| STUDY TEXT |

+++

Dr Susan Carland: In some ways, digital vigilantism isn't so different from the wanted posters from the old west. Law enforcement has long depended on the public to assist in identifying and locating criminals, says Monash University criminologist Dr Lennon Chang.
Dr Lennon Chang: Well, digital vigilantism is actually not a new thing. We see vigilantes in the past years, and we see a lot of police and public and private collaboration in crime investigations.
In our everyday life, we see the so-called neighbourhood watch. In your community, you have some very active and enthusiastic people who try to post a lot of things on Facebook, telling you that, “Oh, well, there was someone suspicious in the park. So be careful, watch out. And if anyone can provide any information, that would be perfect.” So this is the way we see how individuals or netizens can help in crime prevention. So I would say it's actually a new thing. It's what we see in our everyday life, it's just the internet has amplified this kind of behaviour and makes people more aware, or more eager, or more interested in participating in this kind of behaviour.
Dr Susan Carland: I actually wondered if ‘Crime Stoppers’ – do you remember that TV show? I wondered if ‘Crime Stoppers’ was perhaps an early analogue version of digital vigilantism in which the police utilised and encouraged asking people to provide information and give these sources for their investigations. Would you see those as connected?
Dr Lennon Chang: Exactly, that's what I'm going to say! In my research, I called internet vigilantism the “Wanted 2.0”, or 3.0, if you’d like to say. The difference between that and internet vigilantism is that the internet has provided a better channel.
So in the old days for the wanted, it was more one-direction information feeding. If I know some information, I'll pass it to the police and the police will keep the record. But now it's more like every information has been publicised online, and people will be able to provide further information based on the information that has already been provided.
I always use this as an example to my students. Like if someone posts your photo on Facebook, Susan, students from Monash will say, “Oh, that's my lecturer in Monash.” And then people from Monash will keep – based on the information, provide more information like, “She has been an anchor of What Happens Next?.”
So this is the accumulation of information that wouldn't have been able to be realised in the past wanted system.
Dr Susan Carland: Solving a crime is one thing. Problems arise when an internet vigilante's idea of injustice differs from society's idea of it. Here's Mark Howard. So is it when people feel that the law is not keeping up with what needs to be done in terms of justice and people feel we've got to take it into our own hands?

+++

| DATASET EXTRACT |
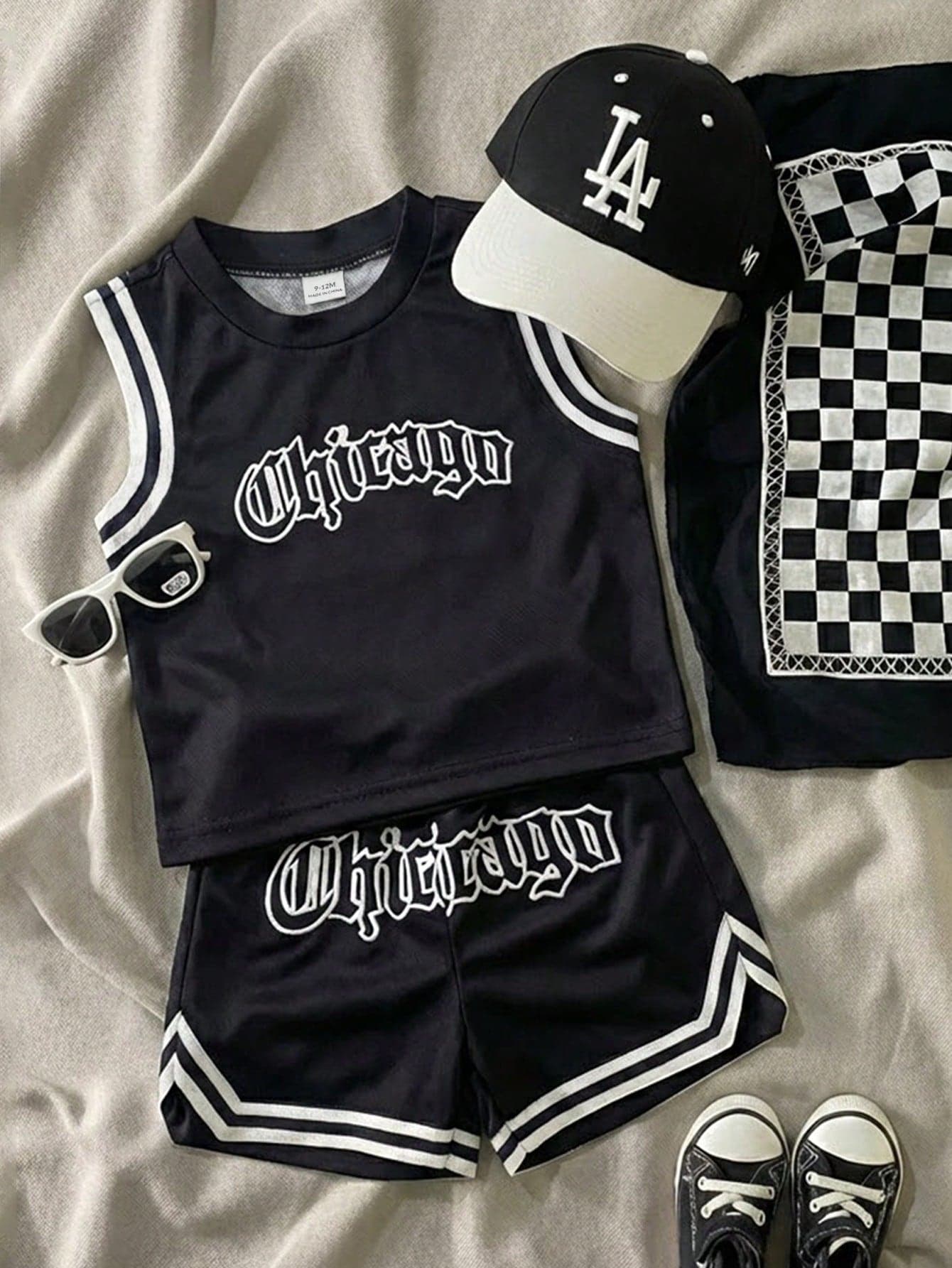 SHEIN GraphicGems 2pcs Infant Toddler Baby Boy Summer Black Mesh Basketball Jersey Street Life Casual Graphic Street Fashion Beach Sleeveless Top & Shorts Outfit Set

+++

| ACTION ITEM |
Continue the transcript on digital vigilantism, starting after its final question to Mark Howard.

| FINAL ANSWER |
Dr Mark Howard: Yeah, so certainly historically it's been this idea that, although the agents of vigilantism might support the existing social order and the existing social institutions, they don't think it's doing enough to uphold certain standards. So they'll normally act out to try and enforce a form of punishment that they don't see being delivered by social institutions, or calling out practices that they think our social justice systems are missing, that they think should be included in sort of punitive forms and response.
Dr Susan Carland: Have there ever been times where you think vigilantism has digital vigilantism or otherwise has actually done some good?
Dr Mark Howard: There's sort of two parts of this. So, one of the important things to think about is how this notion of digital vigilantism moves beyond the historical notion of vigilantism. So, the most obvious thing about the practice of digital vigilantism, or DV, is that it involves online direct actions. And what that does is, it brings with it the risks and benefits of information and communication technologies generally.
The digital form multiplies opportunities to monitor and intervene in the lives of others. It can amplify visibility, it can make actions more enduring, and importantly, it can also transcend particular contexts. So we get this cutting across cultural, social, and political boundaries that we may not have seen with vigilantism in, I guess, its original form, or its analogue form.
And that makes it important that we consider how we're building the notions of offence and how we're building these ideas of injustice and social justice.
Dr Susan Carland: Dr Josh Roose, a senior research fellow at Deakin University, says our ideas of what causes offence are rooted in our societal standards.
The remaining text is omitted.